### Participants

Participants were part of the Twins Early Development Study (TEDS), a longitudinal study involving a representative sample of over 11,000 sets of twins born in England and Wales between 1994 and 1996 [35, 36]. The TEDS project has received ethical approval from The Joint South London and Maudsley and the Institute of PsychiatryResearch Ethics Committee (approval number: 05/Q0706/228), and the study of the genetics of mathematical cognition within the TEDS sample was approved by the King's College London Research Ethics Committee (PNM/07/08-47). Informed parental consent was obtained before all tests were conducted. Comparisons to UK census data show that the TEDS sample continues to be representative of the UK population in terms of demographic characteristics [37]. We excluded children with specific medical syndromes such as Down's syndrome and other chromosomal anomalies, cystic fibrosis, cerebral palsy, hearing loss, autism spectrum disorder, organic brain damage, extreme outliers for birth weight, gestational age, maternal alcohol consumption during pregnancy, special care after birth, non-white ethnic origin (to mitigate population stratification), English spoken as second language at home (to facilitate a fair comparison of test performance scores), and those without DNA samples available.
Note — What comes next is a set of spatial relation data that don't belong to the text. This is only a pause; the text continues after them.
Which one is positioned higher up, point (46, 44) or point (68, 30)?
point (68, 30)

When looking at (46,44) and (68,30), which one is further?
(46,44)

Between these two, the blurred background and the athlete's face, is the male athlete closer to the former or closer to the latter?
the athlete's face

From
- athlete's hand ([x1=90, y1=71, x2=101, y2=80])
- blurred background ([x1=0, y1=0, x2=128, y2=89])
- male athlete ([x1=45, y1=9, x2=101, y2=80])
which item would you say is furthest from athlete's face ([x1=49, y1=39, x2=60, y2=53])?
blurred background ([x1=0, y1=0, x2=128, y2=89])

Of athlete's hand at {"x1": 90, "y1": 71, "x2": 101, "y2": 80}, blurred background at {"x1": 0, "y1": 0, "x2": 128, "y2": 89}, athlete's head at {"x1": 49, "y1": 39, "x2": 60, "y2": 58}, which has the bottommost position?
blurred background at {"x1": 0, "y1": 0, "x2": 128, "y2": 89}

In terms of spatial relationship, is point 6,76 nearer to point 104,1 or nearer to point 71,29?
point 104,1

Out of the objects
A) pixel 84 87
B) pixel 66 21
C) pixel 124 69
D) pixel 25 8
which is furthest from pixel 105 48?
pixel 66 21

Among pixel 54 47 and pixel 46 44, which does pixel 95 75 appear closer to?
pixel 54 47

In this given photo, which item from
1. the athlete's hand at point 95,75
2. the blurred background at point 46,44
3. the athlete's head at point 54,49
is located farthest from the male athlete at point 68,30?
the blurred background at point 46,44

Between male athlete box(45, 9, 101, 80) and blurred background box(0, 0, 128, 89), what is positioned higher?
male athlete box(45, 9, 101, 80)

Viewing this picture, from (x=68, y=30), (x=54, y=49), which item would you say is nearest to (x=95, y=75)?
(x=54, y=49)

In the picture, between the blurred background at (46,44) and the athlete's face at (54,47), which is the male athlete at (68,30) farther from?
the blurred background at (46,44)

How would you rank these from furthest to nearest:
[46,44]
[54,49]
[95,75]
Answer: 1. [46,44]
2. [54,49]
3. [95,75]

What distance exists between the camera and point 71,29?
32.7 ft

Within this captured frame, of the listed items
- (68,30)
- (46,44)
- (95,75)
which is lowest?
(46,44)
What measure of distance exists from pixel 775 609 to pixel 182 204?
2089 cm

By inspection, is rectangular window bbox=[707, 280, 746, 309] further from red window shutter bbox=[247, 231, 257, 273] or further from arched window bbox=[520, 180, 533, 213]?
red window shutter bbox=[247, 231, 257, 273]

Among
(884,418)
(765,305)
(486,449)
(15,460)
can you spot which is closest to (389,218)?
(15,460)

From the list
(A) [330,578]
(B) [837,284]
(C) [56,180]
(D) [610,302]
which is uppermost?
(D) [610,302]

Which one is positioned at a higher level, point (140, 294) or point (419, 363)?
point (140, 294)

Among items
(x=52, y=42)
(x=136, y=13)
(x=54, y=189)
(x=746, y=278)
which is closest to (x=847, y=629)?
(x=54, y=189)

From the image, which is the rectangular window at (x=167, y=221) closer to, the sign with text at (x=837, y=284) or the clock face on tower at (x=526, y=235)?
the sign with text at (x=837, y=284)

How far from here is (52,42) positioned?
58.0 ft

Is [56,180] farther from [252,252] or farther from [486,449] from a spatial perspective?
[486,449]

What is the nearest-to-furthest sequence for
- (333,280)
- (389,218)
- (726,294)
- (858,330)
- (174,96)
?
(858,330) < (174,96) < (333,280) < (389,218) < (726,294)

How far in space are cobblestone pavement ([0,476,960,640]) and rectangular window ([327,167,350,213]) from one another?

Following this the sampling frame consisted of 4517, 4555 and 4562 children with genotypes available for rs11225308, rs363449 and rs17278234, respectively. The size of the sampling frames differ slightly here as the genotype data in our sample is incomplete, i.e. our sample contains missing genotypes. For the SNP-set analyses, the sampling frame consisted of 3919 children with complete genotype data on the 10 SNPs from the 10 SNP set, and 2895 children with complete genotype data on the 43 SNPs in the 43 SNP-set. However, as described below, for 1024 children with genotype data available on at least 40 of the 43 SNPs, we substituted the population mean for missing data, resulting in a total of 3929 children with 43-SNP-set data. From these sampling frames, all individuals possessing the relevant cognitive data were used in tests of association. As the amount of available data varies between the different cognitive measures assessed here - especially across ages - the N involved in each test of association also varies widely.

### SNP genotyping

As part of a recent genomewide association study of mathematical ability [18], the following 46 SNPs were selected from a high vs. low mathematical ability scan of pooled DNA in 10-year-old children, because they showed the most significant between-group differences: rs11225308, rs363449, rs17278234, rs11154532, rs12199332, rs12613365, rs6588923, rs2300052, rs6947045, rs1215603, rs40941, rs1881396, rs4649372, rs2593170, rs9300810, rs4314720, rs39118, rs694598, rs11778957, rs7085203, rs9670398, rs4956093, rs2278677, rs16964420, rs16907131, rs7932127, rs4236383, rs4144132, rs10098370, rs6502244, rs6701879, rs1502885, rs4771280, rs7791660, rs8043884, rs17085111, rs700965, rs7115849, rs1369458, rs7745469, rs952312, rs12962177, rs2059357, rs10501162, rs12601191 and rs696244. These SNPs progressed to the individual-genotyping stage of the study - where they were genotyped in a sample of 5000 TEDS subjects containing only one member of a twin-pair. At the time, only 2356 of these 5000 individuals possessed the relevant data for the original study of mathematics, however the current study of a number of traits is able to make use of the full sample. 41 SNPs were genotyped using the Sequenom MassARRAY iPlex Gold^{®} system (Sequenom, San Diego, USA), and 5 were genotyped using the Applied Biosystems' TaqMan^{®} assay (Applied Biosystems, California, USA). The medium-throughput Sequenom MassARRAY iPlex Gold^{®} system processes 'plexes' of up to 40 SNP-assays simultaneously. Only compatible assays may be combined into a single plex. Because of this, and to economise on cost and man-hours, the 41 SNPs investigated using the Sequenom iPlex Gold^{®} system were coupled with SNP-assays from other studies and spread across three plexes of 26, 33 and 36 SNPs. Individuals calling on fewer than 70% of the SNPs within each 'plex', and also within the TaqMan^{®}-genotyped samples, were re-typed, as were SNPs with a call rate lower than 95%. 73 individuals with persistently low call-rates were removed entirely from the present study, leaving a sampling frame of 4927 individuals. However, on a 'within-plex' basis, 478, 434, 599 and 185 individuals were removed from the analysis of SNPs within the 26-plex, 33-plex, 36-plex and Taqman-genotyped SNPs, respectively. 3 SNPs with persistently low call rates were also removed: rs10501162, rs12601191 and rs696244. The 43 remaining SNPs were in Hardy-Weinberg equilibrium at the p > 0.01 level.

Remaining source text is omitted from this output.